BioFindr expects that genotype data are stored as integer numbers in a DataFrame where columns correspond to variables (genetic variants) and rows to samples. Since BioFindr uses a categorical association model, it does not matter how different genotypes (e.g. heterozygous vs. homozygous) are encoded as integers. Future versions will support scientific types for representing genotype data.

This tutorial uses two tables of genotype data from the same set of samples as the expression data, one with genotypes for mRNA eQTLs called dgt, and one for microRNA (miRNA) eQTLs called dgm:

dgt = DataFrame(Arrow.Table(datadir("exp_pro","findr-data-geuvadis", "dgt.arrow")));
dgm = DataFrame(Arrow.Table(datadir("exp_pro","findr-data-geuvadis", "dgm.arrow")));

Run BioFindr

Assume we are interested in identifying mRNA genes whose expression levels are associated to microRNA eQTLs. We run:

dP = findr(dt, dgm, FDR=0.05)
28×4 DataFrame
3 rows omitted
Row Source Target Probability qvalue
String String Float64 Float64
1 rs768533 MDH1B 1.0 5.95578e-9
2 rs768533_1 MDH1B 1.0 5.95578e-9
3 rs73236618 TLR6 1.0 1.61902e-7
4 rs5743580 TLR6 0.999999 2.59411e-7
5 rs73236618 TLR1 0.999999 4.82133e-7
6 rs5743580 TLR1 0.999998 7.52003e-7
7 rs1059264 SLC25A29 0.999814 2.72175e-5
8 rs3744749 PRR34-AS1 0.999749 5.51865e-5
9 rs5743580 TLR10 0.999688 8.37096e-5
10 rs73236618 TLR10 0.999666 0.00010875
11 rs73236618 FAM114A1 0.999349 0.000158079
12 rs5743580 FAM114A1 0.999102 0.000219725
13 rs3744749 MIRLET7BHG 0.998505 0.000317786
17 rs768533 TMEM60 0.917629 0.0186698
18 rs768533_1 TMEM60 0.917629 0.0222088
19 rs768533 TOR3A 0.913258 0.0256053
20 rs768533_1 TOR3A 0.913258 0.0286621
21 rs768533 CD19 0.911178 0.0315268
22 rs768533_1 CD19 0.911178 0.0341311
23 rs4926170 ZFP64 0.900374 0.0369787
24 rs73054305 GIPR 0.89784 0.0396946
25 rs768533 GBF1 0.892085 0.0424234
26 rs768533_1 GBF1 0.892085 0.0449423
27 rs768533 ATP5F1A 0.891861 0.0472829
28 rs768533_1 ATP5F1A 0.891861 0.0494564

BioFindr computes a posterior probability of non-zero association for every Source variant (columns of dgm) and Target gene (columns of dt).

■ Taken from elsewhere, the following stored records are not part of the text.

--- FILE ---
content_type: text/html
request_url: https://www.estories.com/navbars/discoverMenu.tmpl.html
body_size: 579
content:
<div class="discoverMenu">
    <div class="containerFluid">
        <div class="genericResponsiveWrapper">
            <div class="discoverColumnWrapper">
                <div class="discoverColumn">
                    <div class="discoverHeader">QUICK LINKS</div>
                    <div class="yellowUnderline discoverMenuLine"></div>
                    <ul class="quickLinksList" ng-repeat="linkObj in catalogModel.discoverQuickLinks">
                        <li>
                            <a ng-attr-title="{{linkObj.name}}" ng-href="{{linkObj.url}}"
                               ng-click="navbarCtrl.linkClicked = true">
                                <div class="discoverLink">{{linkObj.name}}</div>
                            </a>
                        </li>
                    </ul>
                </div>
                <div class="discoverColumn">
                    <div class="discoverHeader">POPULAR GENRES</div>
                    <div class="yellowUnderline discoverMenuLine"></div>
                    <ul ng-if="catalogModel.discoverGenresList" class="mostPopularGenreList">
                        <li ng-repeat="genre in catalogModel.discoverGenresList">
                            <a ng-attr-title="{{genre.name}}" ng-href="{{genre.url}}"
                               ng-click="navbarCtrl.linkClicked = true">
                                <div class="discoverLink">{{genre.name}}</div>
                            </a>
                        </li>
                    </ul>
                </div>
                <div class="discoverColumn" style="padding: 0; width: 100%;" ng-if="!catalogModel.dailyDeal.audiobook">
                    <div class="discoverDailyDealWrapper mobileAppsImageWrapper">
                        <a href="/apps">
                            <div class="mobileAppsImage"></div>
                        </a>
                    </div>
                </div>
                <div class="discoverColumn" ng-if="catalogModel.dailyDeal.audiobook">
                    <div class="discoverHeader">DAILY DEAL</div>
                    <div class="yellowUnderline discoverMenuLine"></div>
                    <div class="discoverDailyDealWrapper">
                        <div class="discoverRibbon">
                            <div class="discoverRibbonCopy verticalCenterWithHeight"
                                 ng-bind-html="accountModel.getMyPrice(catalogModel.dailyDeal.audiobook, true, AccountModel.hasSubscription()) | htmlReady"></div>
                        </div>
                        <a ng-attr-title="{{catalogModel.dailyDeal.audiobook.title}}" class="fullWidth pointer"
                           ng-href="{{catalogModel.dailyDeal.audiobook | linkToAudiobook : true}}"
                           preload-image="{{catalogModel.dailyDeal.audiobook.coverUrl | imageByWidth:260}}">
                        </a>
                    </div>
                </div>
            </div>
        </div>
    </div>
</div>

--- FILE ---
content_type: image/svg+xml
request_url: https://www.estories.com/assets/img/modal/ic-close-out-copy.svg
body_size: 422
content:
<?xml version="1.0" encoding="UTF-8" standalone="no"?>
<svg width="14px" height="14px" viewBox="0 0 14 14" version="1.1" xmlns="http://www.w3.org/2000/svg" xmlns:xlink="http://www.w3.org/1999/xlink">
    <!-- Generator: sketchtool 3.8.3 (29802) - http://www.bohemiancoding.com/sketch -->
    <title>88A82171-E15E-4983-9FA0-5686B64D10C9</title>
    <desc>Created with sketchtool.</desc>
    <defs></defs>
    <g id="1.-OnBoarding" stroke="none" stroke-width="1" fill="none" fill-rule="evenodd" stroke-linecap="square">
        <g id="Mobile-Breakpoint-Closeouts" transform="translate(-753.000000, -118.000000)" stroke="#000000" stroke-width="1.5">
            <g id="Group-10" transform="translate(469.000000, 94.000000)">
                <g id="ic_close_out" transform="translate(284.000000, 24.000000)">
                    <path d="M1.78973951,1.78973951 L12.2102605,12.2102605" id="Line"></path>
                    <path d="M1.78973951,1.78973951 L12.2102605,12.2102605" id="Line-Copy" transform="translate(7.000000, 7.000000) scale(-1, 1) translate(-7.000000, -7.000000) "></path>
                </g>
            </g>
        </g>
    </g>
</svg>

By default the output is sorted by decreasing Probability. The optional parameter FDR can be used to limit the output to the set of pairs that has a global false discovery rate (FDR) less than a desired value (here set to 5%). The qvalue column in the output can be used for further filtering of the output, see the coexpression analysis tutorial for further details.

Note the order of the arguments. The first argument dt is the Target DataFrame, and the second argument the Source DataFrame.